▶ Excerpts from a spatial reasoning dataset:

○ ○ ○ ○ ○

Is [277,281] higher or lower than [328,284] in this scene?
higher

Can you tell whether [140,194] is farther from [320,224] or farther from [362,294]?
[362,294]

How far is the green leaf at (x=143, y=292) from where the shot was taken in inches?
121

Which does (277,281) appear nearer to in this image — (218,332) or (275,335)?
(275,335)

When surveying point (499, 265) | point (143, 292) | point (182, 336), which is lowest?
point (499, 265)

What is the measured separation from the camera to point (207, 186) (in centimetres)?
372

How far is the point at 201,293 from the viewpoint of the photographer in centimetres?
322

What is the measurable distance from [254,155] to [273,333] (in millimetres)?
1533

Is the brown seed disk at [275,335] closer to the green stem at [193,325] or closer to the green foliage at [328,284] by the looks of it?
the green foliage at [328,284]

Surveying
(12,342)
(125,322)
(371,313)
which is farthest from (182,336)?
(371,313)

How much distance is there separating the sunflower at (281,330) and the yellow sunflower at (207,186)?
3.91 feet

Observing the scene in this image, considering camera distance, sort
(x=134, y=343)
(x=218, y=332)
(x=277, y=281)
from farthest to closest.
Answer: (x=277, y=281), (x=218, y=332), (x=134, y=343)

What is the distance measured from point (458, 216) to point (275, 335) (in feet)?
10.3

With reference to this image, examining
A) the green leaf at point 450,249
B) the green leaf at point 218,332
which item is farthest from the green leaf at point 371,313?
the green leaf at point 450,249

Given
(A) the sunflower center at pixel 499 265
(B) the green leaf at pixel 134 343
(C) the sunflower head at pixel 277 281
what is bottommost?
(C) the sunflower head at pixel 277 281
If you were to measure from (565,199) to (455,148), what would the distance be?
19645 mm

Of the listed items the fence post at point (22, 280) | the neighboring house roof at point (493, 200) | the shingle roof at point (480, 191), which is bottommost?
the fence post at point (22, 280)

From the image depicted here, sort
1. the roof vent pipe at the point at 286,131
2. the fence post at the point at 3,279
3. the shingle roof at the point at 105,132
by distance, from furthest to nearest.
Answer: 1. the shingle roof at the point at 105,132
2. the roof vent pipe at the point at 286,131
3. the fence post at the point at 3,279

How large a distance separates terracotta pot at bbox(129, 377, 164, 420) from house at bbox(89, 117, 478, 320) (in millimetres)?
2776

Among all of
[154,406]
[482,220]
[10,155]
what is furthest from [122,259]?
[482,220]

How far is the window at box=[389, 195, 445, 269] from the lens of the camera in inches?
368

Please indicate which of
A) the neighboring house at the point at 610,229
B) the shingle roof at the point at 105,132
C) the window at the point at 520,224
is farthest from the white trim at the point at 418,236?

○ ○ ○ ○ ○

Reproduce the records word for word, starting at the line containing "How far is the window" and ending at the last line of the records.

▶ Exercise answer:
How far is the window at box=[389, 195, 445, 269] from the lens of the camera in inches?
368

Please indicate which of
A) the neighboring house at the point at 610,229
B) the shingle roof at the point at 105,132
C) the window at the point at 520,224
is farthest from the white trim at the point at 418,236?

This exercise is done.